Problem: Copy the stretch of data from the line containing "From the choices" through the end of the data, reproducing each line without changes.

# START OF Material provided

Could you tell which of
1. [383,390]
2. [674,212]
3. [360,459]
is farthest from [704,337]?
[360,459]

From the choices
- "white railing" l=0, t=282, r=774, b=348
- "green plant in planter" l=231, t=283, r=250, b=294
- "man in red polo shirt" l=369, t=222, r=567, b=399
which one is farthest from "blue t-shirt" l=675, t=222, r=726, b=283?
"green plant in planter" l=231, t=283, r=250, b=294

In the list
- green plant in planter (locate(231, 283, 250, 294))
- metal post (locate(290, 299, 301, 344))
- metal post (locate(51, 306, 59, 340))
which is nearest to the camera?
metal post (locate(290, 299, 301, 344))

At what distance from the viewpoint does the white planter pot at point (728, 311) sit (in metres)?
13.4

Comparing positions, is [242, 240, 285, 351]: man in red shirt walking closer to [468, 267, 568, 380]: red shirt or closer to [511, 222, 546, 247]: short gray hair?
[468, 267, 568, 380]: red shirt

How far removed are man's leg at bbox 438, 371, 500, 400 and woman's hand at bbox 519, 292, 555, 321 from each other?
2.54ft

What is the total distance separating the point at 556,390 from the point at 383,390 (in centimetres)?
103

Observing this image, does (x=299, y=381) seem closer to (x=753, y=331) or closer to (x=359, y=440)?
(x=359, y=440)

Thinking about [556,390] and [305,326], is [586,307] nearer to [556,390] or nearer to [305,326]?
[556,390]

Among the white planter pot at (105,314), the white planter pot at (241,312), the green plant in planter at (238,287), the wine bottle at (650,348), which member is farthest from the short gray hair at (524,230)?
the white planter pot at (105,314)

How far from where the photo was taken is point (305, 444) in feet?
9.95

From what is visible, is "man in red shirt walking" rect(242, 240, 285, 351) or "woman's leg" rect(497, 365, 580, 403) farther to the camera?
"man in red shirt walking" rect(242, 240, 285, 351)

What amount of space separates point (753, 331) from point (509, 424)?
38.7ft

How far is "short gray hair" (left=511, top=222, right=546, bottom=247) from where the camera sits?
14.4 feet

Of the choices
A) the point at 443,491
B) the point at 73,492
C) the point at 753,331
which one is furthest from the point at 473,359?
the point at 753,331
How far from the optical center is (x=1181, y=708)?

# END OF Material provided

The result:
From the choices
- "white railing" l=0, t=282, r=774, b=348
- "green plant in planter" l=231, t=283, r=250, b=294
- "man in red polo shirt" l=369, t=222, r=567, b=399
which one is farthest from "blue t-shirt" l=675, t=222, r=726, b=283?
"green plant in planter" l=231, t=283, r=250, b=294

In the list
- green plant in planter (locate(231, 283, 250, 294))
- metal post (locate(290, 299, 301, 344))
- metal post (locate(51, 306, 59, 340))
which is nearest to the camera?
metal post (locate(290, 299, 301, 344))

At what distance from the viewpoint does the white planter pot at point (728, 311) sit (in metres)?
13.4

Comparing positions, is [242, 240, 285, 351]: man in red shirt walking closer to [468, 267, 568, 380]: red shirt or closer to [511, 222, 546, 247]: short gray hair?
[468, 267, 568, 380]: red shirt

How far removed are man's leg at bbox 438, 371, 500, 400 and woman's hand at bbox 519, 292, 555, 321 from each other?
2.54ft

What is the total distance separating the point at 556,390 from the point at 383,390 (in centimetres)?
103

Observing this image, does (x=299, y=381) seem closer to (x=753, y=331) or closer to (x=359, y=440)?
(x=359, y=440)

Thinking about [556,390] and [305,326], is [586,307] nearer to [556,390] or nearer to [305,326]?
[556,390]

Among the white planter pot at (105,314), the white planter pot at (241,312), the green plant in planter at (238,287), the wine bottle at (650,348), which member is farthest from the short gray hair at (524,230)?
the white planter pot at (105,314)

How far from where the photo was taken is point (305, 444) in feet?
9.95

From what is visible, is "man in red shirt walking" rect(242, 240, 285, 351) or "woman's leg" rect(497, 365, 580, 403) farther to the camera?
"man in red shirt walking" rect(242, 240, 285, 351)

What amount of space separates point (753, 331) from point (509, 424)?
38.7ft

How far is "short gray hair" (left=511, top=222, right=546, bottom=247) from where the camera sits?
14.4 feet

Of the choices
A) the point at 443,491
B) the point at 73,492
C) the point at 753,331
which one is furthest from the point at 473,359?
the point at 753,331
How far from the optical center is (x=1181, y=708)?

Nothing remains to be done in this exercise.